You Must Have A Trading Strategy Before You Start To Trade The Forex
If you are new to the world of currency trading then, before you open your first trade, you have to draw up a trading strategy. The Forex market is one of the world’s most lucrative and exciting markets, but it is also extremely fast moving and volatile and, while you can make huge profits, you can also make large if you do not have a very clearly defined plan of action.
There are numerous different foreign currency trading strategies which you can adopt and you will need to draw up a strategy that suits you. At the end of the day, exactly what sort of strategy you decide to adopt is largely immaterial but, what is important, is that you pick a strategy before you start trading.
Many traders nowadays choose to base their strategy on a technical approach to trading while others prefer to follow a fundamental approach. Either approach is fine but the really successful traders will tell you that the true secret is to be found in not selecting either but in combining the two methods.
Technical analysis holds that prices follow trends and that markets possess clearly identifiable patterns which can be recognized if you know what you are looking for. Both knowledge and experience play an important role in technical analysis but here it is a case of experience and knowledge of not simply the patterns in the market but of working with the vast array of tools which are available to the technical analyst.
Many traders and technical analysts like to use what are referred to as support and resistance levels. In this case a support price is a low price to which a currency constantly returns, effectively representing the bottom of the market or the price that supports the market.
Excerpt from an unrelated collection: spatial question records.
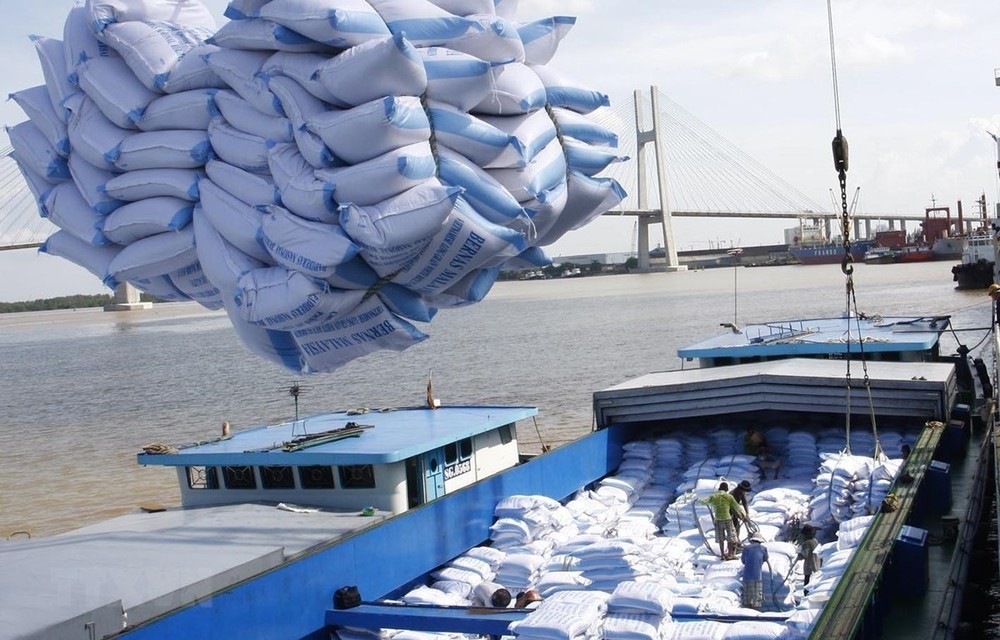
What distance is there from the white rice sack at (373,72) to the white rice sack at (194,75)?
28.5 inches

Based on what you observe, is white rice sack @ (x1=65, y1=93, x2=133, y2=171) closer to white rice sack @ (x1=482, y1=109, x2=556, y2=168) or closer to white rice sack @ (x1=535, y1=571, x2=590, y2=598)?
white rice sack @ (x1=482, y1=109, x2=556, y2=168)

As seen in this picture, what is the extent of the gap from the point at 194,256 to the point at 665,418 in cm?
1294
A resistance price by contrast is the high price which a currency reaches from time to time but over which it tends to resist rising.
These two levels are considered to be important because once the price of a currency drops below its support level it will usually continue to drop and, similarly, once the price exceeds its resistance level it will continue to climb.
It is also common for technical analysts to make use of moving averages which show the average price of a currency over a given period of time within a longer time period. This is extremely helpful for removing short term fluctuations in a currency price and producing a clearer view of currency price movements over time.
Of course these are simply two of the tools available to traders who are following a technical approach and there is a wide range of far more complex and powerful tools available nawdays.
In addition to technical analysis, many traders also have a string belief in fundamental analysis which says that currency prices move in response to a wide range of factors including political events, changes in trading patterns and trade agreements, economic numbers, interest rates, employment figures and a great deal more.
Fundamental analysis is complex and requires considerably knowledge and experience to master, which is unquestionably one reason why many new traders are drawn towards technical analysis and tend to make use of fundamental analysis to a limited degree at first while they gain the knowledge and skills needed to put it to work successfully.
Technical and fundamental analyses of course are not in themselves trading strategies but provide the foundation on which you will need to build your strategy. Your starting point should be to select the foundation on which you wish to analyze the market and therefore make your trading decisions. Once this has been done you then have to look carefully at the mechanics of your trading and it is detailing exactly how you intend to trade which forms your Forex trading strategy.
Finally, do not forget that developing a trading strategy is something that needs to be done right at the beginning of your trading career and that you must take full advantage of your ability to run a simulated Forex trading account and a mini Forex trading account to build your strategy.